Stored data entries

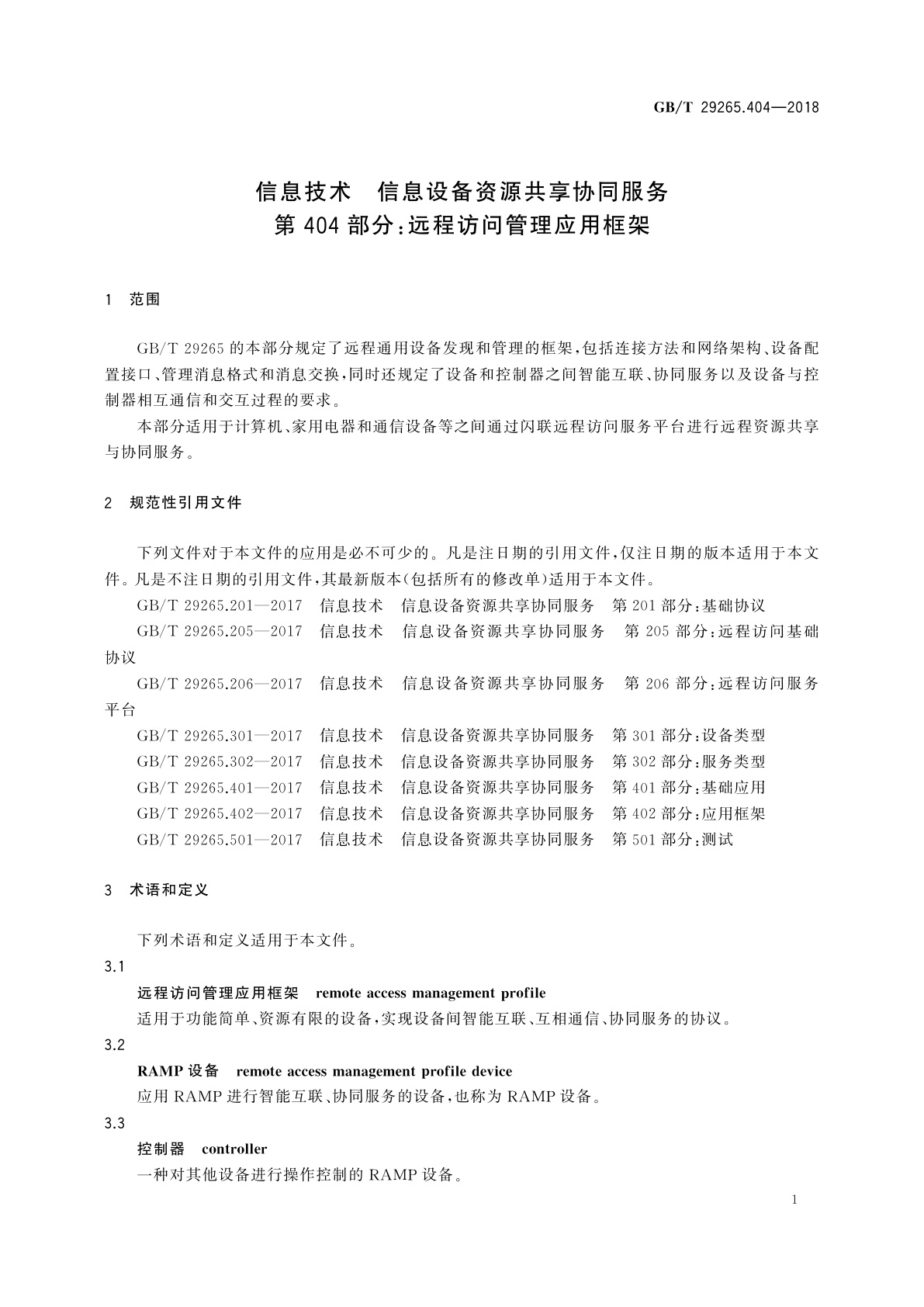 GB/T 29265.404—2018

信息技术　信息设备资源共享协同服务
第 404 部分:远程访问管理应用框架

1　范围

GB/T 29265 的本部分规定了远程通用设备发现和管理的框架,包括连接方法和网络架构、设备配置接口、管理消息格式和消息交换,同时还规定了设备和控制器之间智能互联、协同服务以及设备与控制器相互通信和交互过程的要求。

本部分适用于计算机、家用电器和通信设备等之间通过闪联远程访问服务平台进行远程资源共享与协同服务。

2　规范性引用文件

下列文件对于本文件的应用是必不可少的。凡是注日期的引用文件,仅注日期的版本适用于本文件。凡是不注日期的引用文件,其最新版本(包括所有的修改单)适用于本文件。

GB/T 29265.201—2017　信息技术　信息设备资源共享协同服务　第 201 部分:基础协议

GB/T 29265.205—2017　信息技术　信息设备资源共享协同服务　第 205 部分:远程访问基础协议

GB/T 29265.206—2017　信息技术　信息设备资源共享协同服务　第 206 部分:远程访问服务平台

GB/T 29265.301—2017　信息技术　信息设备资源共享协同服务　第 301 部分:设备类型

GB/T 29265.302—2017　信息技术　信息设备资源共享协同服务　第 302 部分:服务类型

GB/T 29265.401—2017　信息技术　信息设备资源共享协同服务　第 401 部分:基础应用

GB/T 29265.402—2017　信息技术　信息设备资源共享协同服务　第 402 部分:应用框架

GB/T 29265.501—2017　信息技术　信息设备资源共享协同服务　第 501 部分:测试

3　术语和定义

下列术语和定义适用于本文件。

3.1

远程访问管理应用框架　remote access management profile

适用于功能简单、资源有限的设备,实现设备间智能互联、互相通信、协同服务的协议。

3.2

RAMP 设备　remote access management profile device

应用 RAMP 进行智能互联、协同服务的设备,也称为 RAMP 设备。

3.3

控制器　controller

一种对其他设备进行操作控制的 RAMP 设备。

1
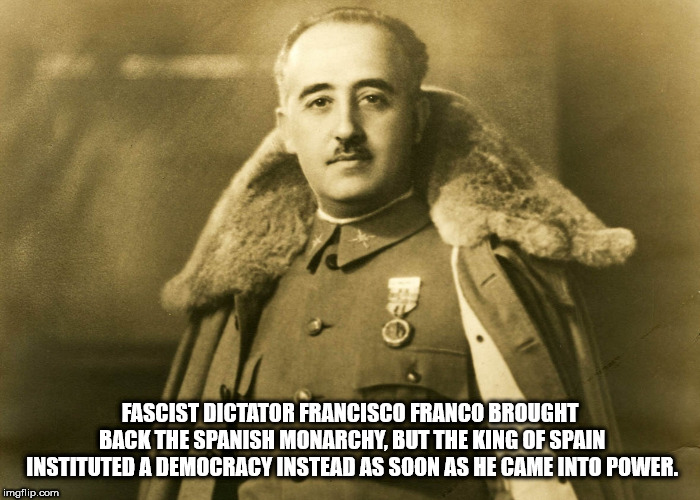 FASCIST DICTATOR FRANCISCO FRANCO BROUGHT BACK THE SPANISH MONARCHY, BUT THE KING OF SPAIN INSTITUTED A DEMOCRACY INSTEAD AS SOON AS HE CAME INTO POWER.

imgflip.com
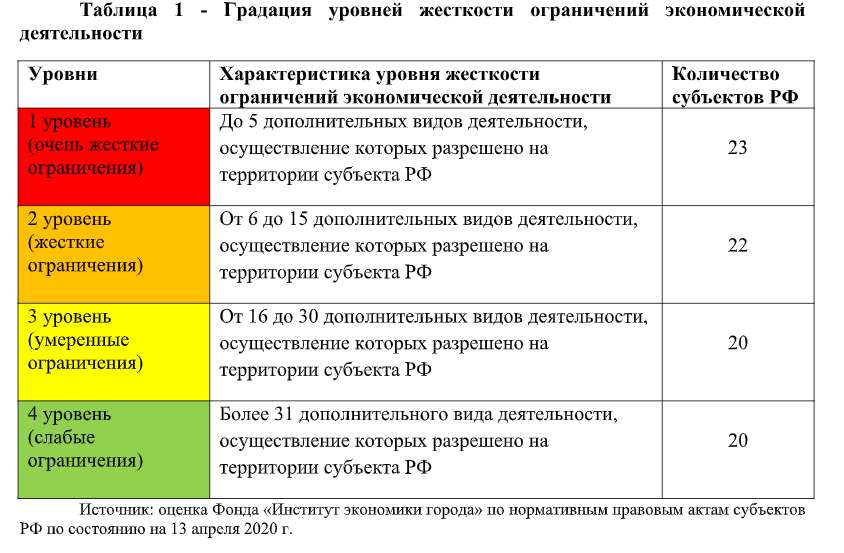 Таблица 1 - Градация уровней жесткости ограничений экономической деятельности

| Уровни | Характеристика уровня жесткости ограничений экономической деятельности | Количество субъектов РФ |
|---|---|---|
| 1 уровень (очень жесткие ограничения) | До 5 дополнительных видов деятельности, осуществление которых разрешено на территории субъекта РФ | 23 |
| 2 уровень (жесткие ограничения) | От 6 до 15 дополнительных видов деятельности, осуществление которых разрешено на территории субъекта РФ | 22 |
| 3 уровень (умеренные ограничения) | От 16 до 30 дополнительных видов деятельности, осуществление которых разрешено на территории субъекта РФ | 20 |
| 4 уровень (слабые ограничения) | Более 31 дополнительного вида деятельности, осуществление которых разрешено на территории субъекта РФ | 20 |

Источник: оценка Фонда «Институт экономики города» по нормативным правовым актам субъектов РФ по состоянию на 13 апреля 2020 г.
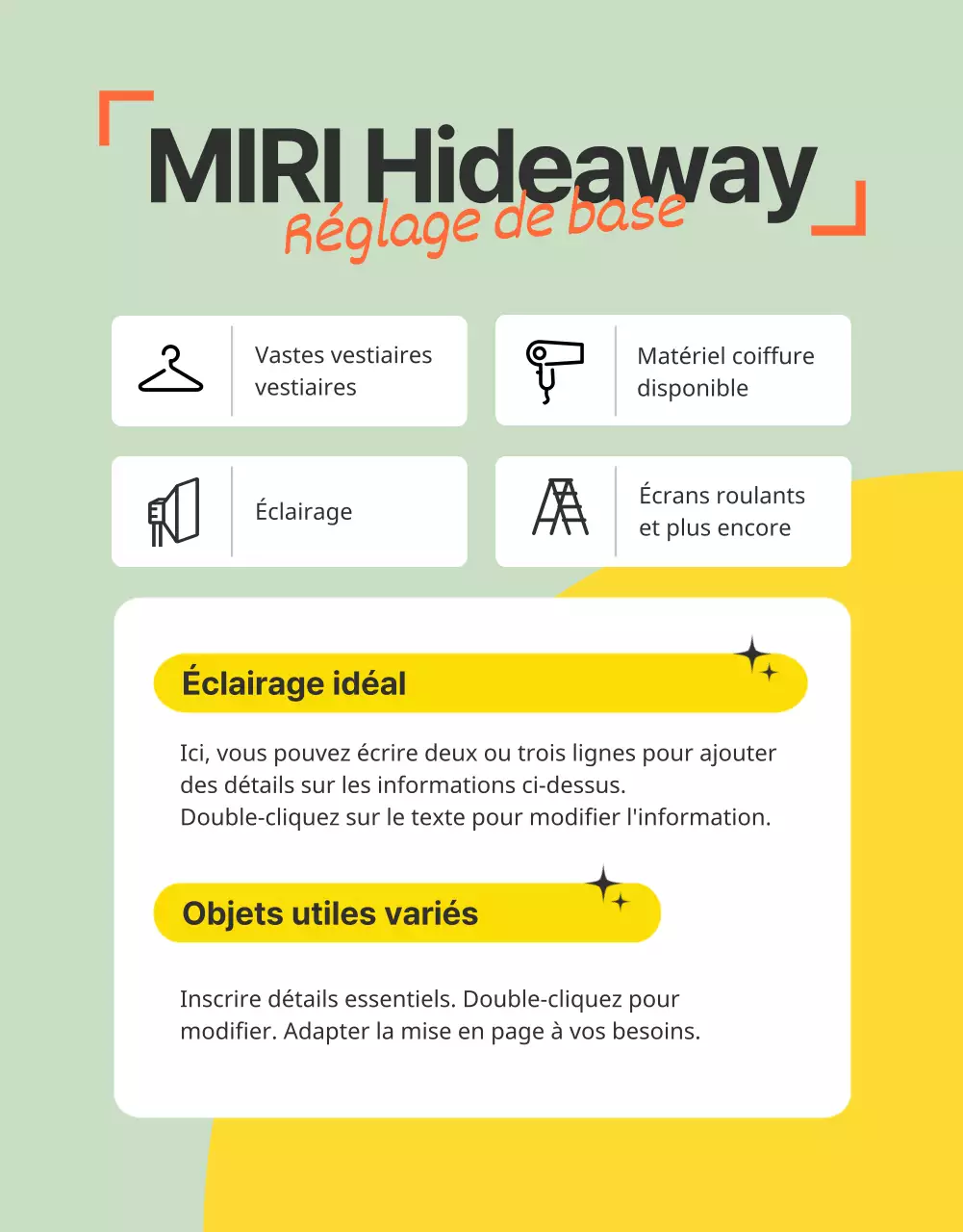 MIRI Hideaway
Réglage de base

Vastes vestiaires vestiaires

Matériel coiffure disponible

Éclairage

Écrans roulants et plus encore

Éclairage idéal

Ici, vous pouvez écrire deux ou trois lignes pour ajouter des détails sur les informations ci-dessus. Double-cliquez sur le texte pour modifier l'information.

Objets utiles variés

Inscrire détails essentiels. Double-cliquez pour modifier. Adapter la mise en page à vos besoins.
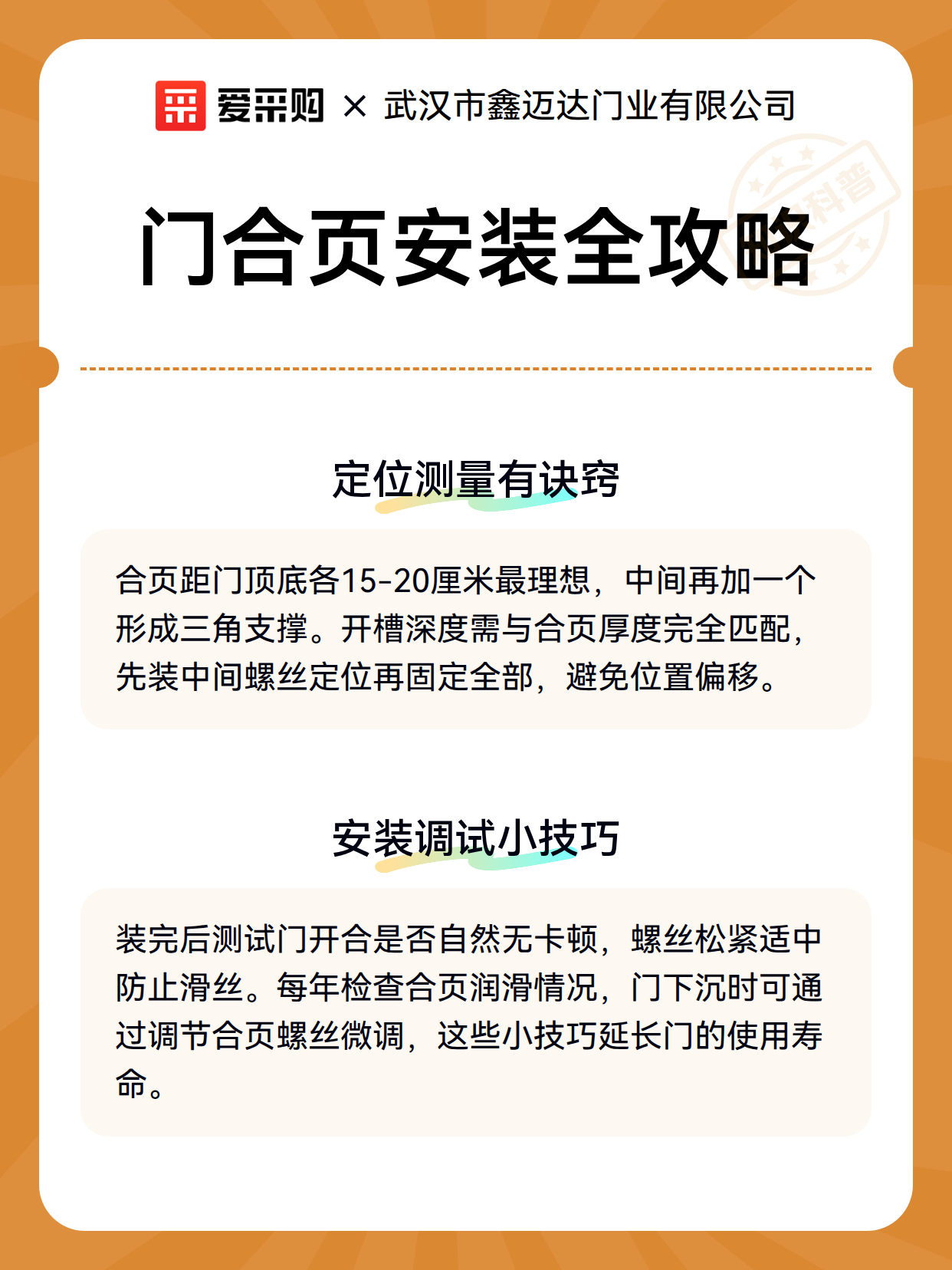 爱采购 × 武汉市鑫迈达门业有限公司

科普

门合页安装全攻略

定位测量有诀窍

合页距门顶底各15-20厘米最理想，中间再加一个形成三角支撑。开槽深度需与合页厚度完全匹配，先装中间螺丝定位再固定全部，避免位置偏移。

安装调试小技巧

装完后测试门开合是否自然无卡顿，螺丝松紧适中防止滑丝。每年检查合页润滑情况，门下沉时可通过调节合页螺丝微调，这些小技巧延长门的使用寿命。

**Task to carry out:** Out of the records above, please copy exactly the lines from the line with "FASCIST DICTATOR FRANCISCO" up to and including the line with "Таблица 1 - Градация", minus the pictures.

**Exercise output:**
 FASCIST DICTATOR FRANCISCO FRANCO BROUGHT BACK THE SPANISH MONARCHY, BUT THE KING OF SPAIN INSTITUTED A DEMOCRACY INSTEAD AS SOON AS HE CAME INTO POWER.

imgflip.com
 Таблица 1 - Градация уровней жесткости ограничений экономической деятельности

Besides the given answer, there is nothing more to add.